-- Start DATA RECORDS --
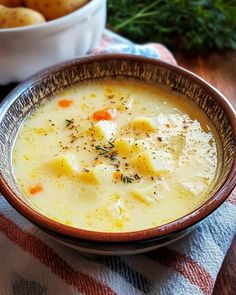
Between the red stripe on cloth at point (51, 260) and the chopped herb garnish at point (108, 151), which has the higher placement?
the chopped herb garnish at point (108, 151)

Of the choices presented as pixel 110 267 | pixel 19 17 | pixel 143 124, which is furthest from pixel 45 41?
pixel 110 267

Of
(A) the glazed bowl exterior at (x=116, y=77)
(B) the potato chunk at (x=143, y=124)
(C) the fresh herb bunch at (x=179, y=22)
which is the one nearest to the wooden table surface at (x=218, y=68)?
(C) the fresh herb bunch at (x=179, y=22)

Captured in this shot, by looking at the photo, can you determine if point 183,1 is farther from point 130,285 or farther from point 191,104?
point 130,285

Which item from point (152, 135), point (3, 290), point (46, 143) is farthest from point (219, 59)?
point (3, 290)

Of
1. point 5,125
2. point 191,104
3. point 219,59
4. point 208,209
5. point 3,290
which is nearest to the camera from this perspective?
point 208,209

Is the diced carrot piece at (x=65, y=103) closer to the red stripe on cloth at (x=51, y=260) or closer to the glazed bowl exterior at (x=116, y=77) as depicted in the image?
the glazed bowl exterior at (x=116, y=77)

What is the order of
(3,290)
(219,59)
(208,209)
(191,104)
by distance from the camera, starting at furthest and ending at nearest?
(219,59)
(191,104)
(3,290)
(208,209)

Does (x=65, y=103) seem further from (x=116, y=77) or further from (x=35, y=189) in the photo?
(x=35, y=189)
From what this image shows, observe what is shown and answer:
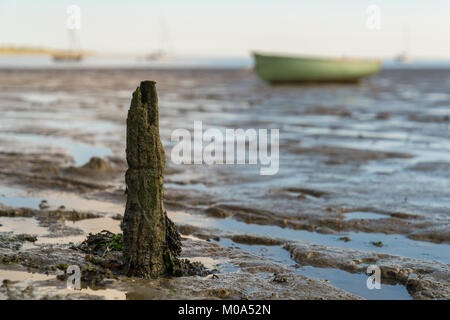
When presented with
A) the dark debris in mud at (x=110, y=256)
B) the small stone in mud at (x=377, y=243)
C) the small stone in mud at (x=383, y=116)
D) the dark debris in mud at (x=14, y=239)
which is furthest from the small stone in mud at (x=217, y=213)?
the small stone in mud at (x=383, y=116)

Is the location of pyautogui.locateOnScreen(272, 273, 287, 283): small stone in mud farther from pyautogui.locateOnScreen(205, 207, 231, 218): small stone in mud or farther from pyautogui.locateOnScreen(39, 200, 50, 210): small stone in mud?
pyautogui.locateOnScreen(39, 200, 50, 210): small stone in mud

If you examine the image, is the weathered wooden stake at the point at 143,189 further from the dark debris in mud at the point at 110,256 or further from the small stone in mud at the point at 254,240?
the small stone in mud at the point at 254,240

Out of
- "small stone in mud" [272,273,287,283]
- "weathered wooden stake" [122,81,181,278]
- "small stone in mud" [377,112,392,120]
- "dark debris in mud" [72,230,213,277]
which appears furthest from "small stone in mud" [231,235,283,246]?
"small stone in mud" [377,112,392,120]

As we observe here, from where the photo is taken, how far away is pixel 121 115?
71.2ft

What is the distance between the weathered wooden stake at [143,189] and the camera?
5.52 m

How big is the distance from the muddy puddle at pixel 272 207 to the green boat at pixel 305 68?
2137cm

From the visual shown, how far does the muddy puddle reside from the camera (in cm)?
575

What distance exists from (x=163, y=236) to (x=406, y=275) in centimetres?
253

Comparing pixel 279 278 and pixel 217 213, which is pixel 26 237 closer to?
pixel 217 213

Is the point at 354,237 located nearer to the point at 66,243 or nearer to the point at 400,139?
the point at 66,243

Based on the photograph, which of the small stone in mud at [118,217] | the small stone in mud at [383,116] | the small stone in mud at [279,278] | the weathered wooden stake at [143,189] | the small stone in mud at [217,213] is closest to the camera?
the weathered wooden stake at [143,189]

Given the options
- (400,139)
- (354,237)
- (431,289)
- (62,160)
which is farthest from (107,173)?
(400,139)

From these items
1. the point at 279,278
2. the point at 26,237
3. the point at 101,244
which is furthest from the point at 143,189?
the point at 26,237

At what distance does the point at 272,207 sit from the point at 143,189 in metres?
3.66
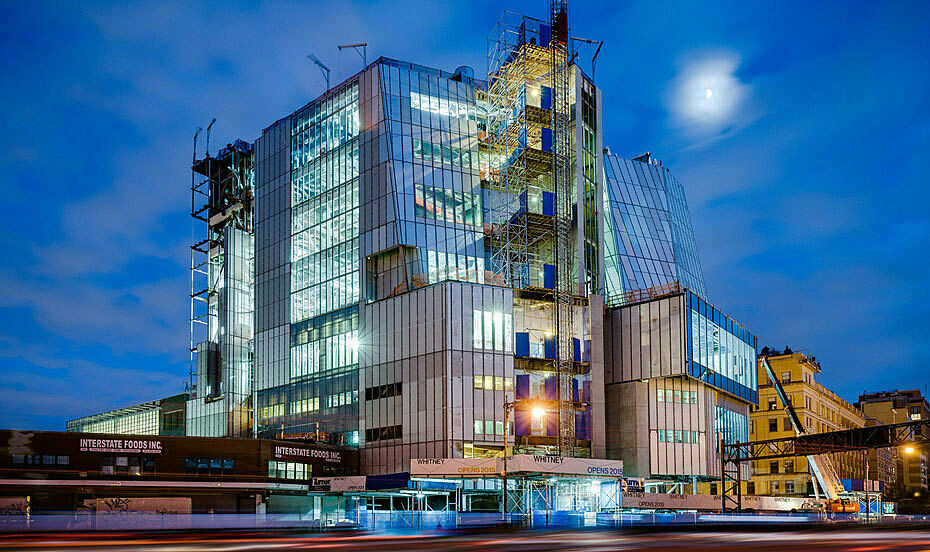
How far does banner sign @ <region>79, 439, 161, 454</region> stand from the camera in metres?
77.3

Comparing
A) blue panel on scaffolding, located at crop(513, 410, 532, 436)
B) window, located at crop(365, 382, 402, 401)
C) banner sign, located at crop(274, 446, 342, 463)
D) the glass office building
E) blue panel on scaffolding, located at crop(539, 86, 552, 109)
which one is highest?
blue panel on scaffolding, located at crop(539, 86, 552, 109)

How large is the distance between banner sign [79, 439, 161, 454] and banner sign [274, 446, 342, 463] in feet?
38.5

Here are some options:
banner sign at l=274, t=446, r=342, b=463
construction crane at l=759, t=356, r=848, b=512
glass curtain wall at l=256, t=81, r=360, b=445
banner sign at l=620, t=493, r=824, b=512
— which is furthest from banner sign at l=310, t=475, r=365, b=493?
construction crane at l=759, t=356, r=848, b=512

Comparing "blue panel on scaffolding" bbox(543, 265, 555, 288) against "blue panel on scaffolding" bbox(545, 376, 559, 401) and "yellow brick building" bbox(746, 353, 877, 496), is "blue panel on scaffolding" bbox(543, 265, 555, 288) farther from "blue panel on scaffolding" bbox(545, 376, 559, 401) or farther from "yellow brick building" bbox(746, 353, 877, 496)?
"yellow brick building" bbox(746, 353, 877, 496)

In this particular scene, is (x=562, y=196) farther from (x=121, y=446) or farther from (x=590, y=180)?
(x=121, y=446)

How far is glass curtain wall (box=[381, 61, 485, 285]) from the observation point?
95.4 meters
-- End DATA RECORDS --
__WRITTEN REQUEST__
Reproduce the whole listing exactly, but not the images in it.

__THE RESPONSE__
Between the red stripe on cloth at point (51, 260) and the chopped herb garnish at point (108, 151), which has the higher placement?
the chopped herb garnish at point (108, 151)

Of the choices presented as pixel 110 267 | pixel 19 17 | pixel 143 124, which is furthest from pixel 45 41?
pixel 110 267

Of
(A) the glazed bowl exterior at (x=116, y=77)
(B) the potato chunk at (x=143, y=124)
(C) the fresh herb bunch at (x=179, y=22)
which is the one nearest to the wooden table surface at (x=218, y=68)?
(C) the fresh herb bunch at (x=179, y=22)

Captured in this shot, by looking at the photo, can you determine if point 183,1 is farther from point 130,285 or farther from point 191,104?
point 130,285

Which item from point (152, 135), point (3, 290), point (46, 143) is farthest from point (219, 59)?
point (3, 290)

Of
1. point 5,125
2. point 191,104
3. point 219,59
4. point 208,209
5. point 3,290
which is nearest to the camera from this perspective?
point 208,209

Is the diced carrot piece at (x=65, y=103) closer to the red stripe on cloth at (x=51, y=260) or closer to the glazed bowl exterior at (x=116, y=77) as depicted in the image?
the glazed bowl exterior at (x=116, y=77)

What is the order of
(3,290)
(219,59)
(208,209)
(191,104)
by distance from the camera, starting at furthest and ending at nearest?
(219,59)
(191,104)
(3,290)
(208,209)

Does (x=65, y=103) seem further from (x=116, y=77) or further from (x=35, y=189) in the photo?
(x=35, y=189)
From what this image shows, observe what is shown and answer:
When presented with
A) the dark debris in mud at (x=110, y=256)
B) the small stone in mud at (x=377, y=243)
C) the small stone in mud at (x=383, y=116)
D) the dark debris in mud at (x=14, y=239)
which is furthest from the small stone in mud at (x=217, y=213)?
the small stone in mud at (x=383, y=116)

Is the location of pyautogui.locateOnScreen(272, 273, 287, 283): small stone in mud farther from pyautogui.locateOnScreen(205, 207, 231, 218): small stone in mud or farther from pyautogui.locateOnScreen(39, 200, 50, 210): small stone in mud?
pyautogui.locateOnScreen(39, 200, 50, 210): small stone in mud

If you examine the image, is the weathered wooden stake at the point at 143,189 further from the dark debris in mud at the point at 110,256 or further from the small stone in mud at the point at 254,240?
the small stone in mud at the point at 254,240

Out of
- "small stone in mud" [272,273,287,283]
- "weathered wooden stake" [122,81,181,278]
- "small stone in mud" [377,112,392,120]
- "dark debris in mud" [72,230,213,277]
which appears furthest from "small stone in mud" [231,235,283,246]?
"small stone in mud" [377,112,392,120]

As we observe here, from where the photo is taken, how far away is pixel 121 115?
71.2ft

What is the distance between the weathered wooden stake at [143,189] and the camera?
5.52 m

How big is the distance from the muddy puddle at pixel 272 207 to the green boat at pixel 305 68?
2137cm

From the visual shown, how far does the muddy puddle reside from the camera (in cm)?
575

What distance exists from (x=163, y=236) to (x=406, y=275) in centimetres?
253

Comparing pixel 279 278 and pixel 217 213, which is pixel 26 237 closer to?
pixel 217 213

Is the point at 354,237 located nearer to the point at 66,243 or nearer to the point at 400,139?
the point at 66,243

Based on the photograph, which of the small stone in mud at [118,217] | the small stone in mud at [383,116] | the small stone in mud at [279,278] | the weathered wooden stake at [143,189] | the small stone in mud at [217,213] is closest to the camera?
the weathered wooden stake at [143,189]

Given the options
- (400,139)
- (354,237)
- (431,289)
- (62,160)
which is farthest from (107,173)?
(400,139)

From these items
1. the point at 279,278
2. the point at 26,237
3. the point at 101,244
which is furthest from the point at 143,189?
the point at 26,237

At what distance does the point at 272,207 sit from the point at 143,189 in metres?
3.66
How far does banner sign @ <region>79, 439, 161, 454</region> stand from the camera in metres?
77.3

Comparing
A) blue panel on scaffolding, located at crop(513, 410, 532, 436)
B) window, located at crop(365, 382, 402, 401)
C) banner sign, located at crop(274, 446, 342, 463)
D) the glass office building
E) blue panel on scaffolding, located at crop(539, 86, 552, 109)
which one is highest?
blue panel on scaffolding, located at crop(539, 86, 552, 109)

How large is the distance between banner sign [79, 439, 161, 454] and banner sign [274, 446, 342, 463] in feet?
38.5

Here are some options:
banner sign at l=274, t=446, r=342, b=463
construction crane at l=759, t=356, r=848, b=512
glass curtain wall at l=256, t=81, r=360, b=445
banner sign at l=620, t=493, r=824, b=512
— which is furthest from banner sign at l=310, t=475, r=365, b=493?
construction crane at l=759, t=356, r=848, b=512

Comparing "blue panel on scaffolding" bbox(543, 265, 555, 288) against "blue panel on scaffolding" bbox(545, 376, 559, 401) and "yellow brick building" bbox(746, 353, 877, 496), is "blue panel on scaffolding" bbox(543, 265, 555, 288) farther from "blue panel on scaffolding" bbox(545, 376, 559, 401) or farther from "yellow brick building" bbox(746, 353, 877, 496)?
"yellow brick building" bbox(746, 353, 877, 496)

In this particular scene, is (x=562, y=196) farther from (x=121, y=446) or farther from (x=590, y=180)?
(x=121, y=446)

How far is glass curtain wall (box=[381, 61, 485, 285]) from the observation point?
95.4 meters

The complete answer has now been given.